| Task to carry out |
Rescale the part of the entries that opens with the line containing "As observed in" and runs through the end of the entries. Write that part out again in full, keeping the request unchanged, but multiply each coordinate in the answer by 2.5 and round to whole numbers, with halves rounded up.

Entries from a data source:
━━━━━━━━━━━━━━━━━━━━━━━━━━━━━━
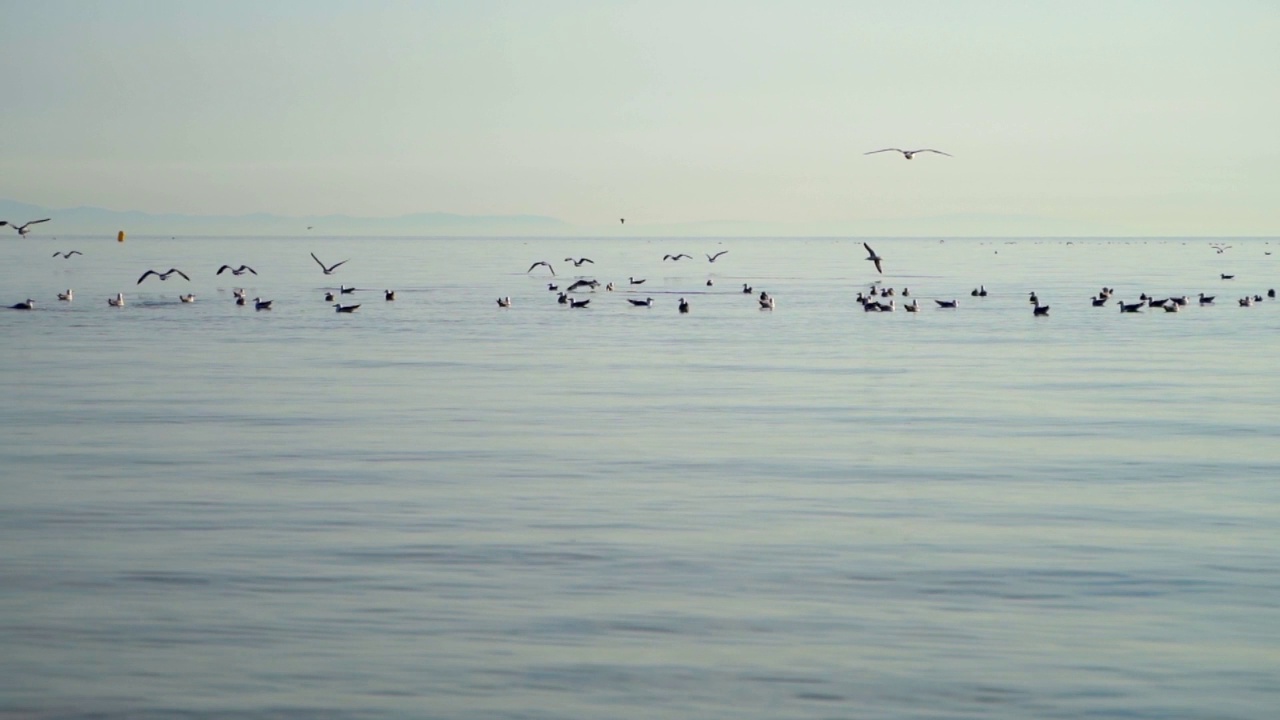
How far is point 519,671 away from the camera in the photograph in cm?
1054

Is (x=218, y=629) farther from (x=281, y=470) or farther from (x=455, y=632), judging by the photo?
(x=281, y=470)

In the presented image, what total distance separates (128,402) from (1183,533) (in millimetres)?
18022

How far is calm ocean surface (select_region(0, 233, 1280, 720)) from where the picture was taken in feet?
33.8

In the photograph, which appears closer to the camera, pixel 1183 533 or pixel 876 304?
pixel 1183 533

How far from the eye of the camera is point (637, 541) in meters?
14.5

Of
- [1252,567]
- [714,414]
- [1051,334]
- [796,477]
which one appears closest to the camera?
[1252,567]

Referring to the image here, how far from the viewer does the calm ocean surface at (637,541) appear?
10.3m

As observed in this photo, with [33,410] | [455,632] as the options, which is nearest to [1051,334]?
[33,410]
━━━━━━━━━━━━━━━━━━━━━━━━━━━━━━
| Solution to the problem |
As observed in this photo, with [33,410] | [455,632] as the options, which is nearest to [1051,334]?
[83,1025]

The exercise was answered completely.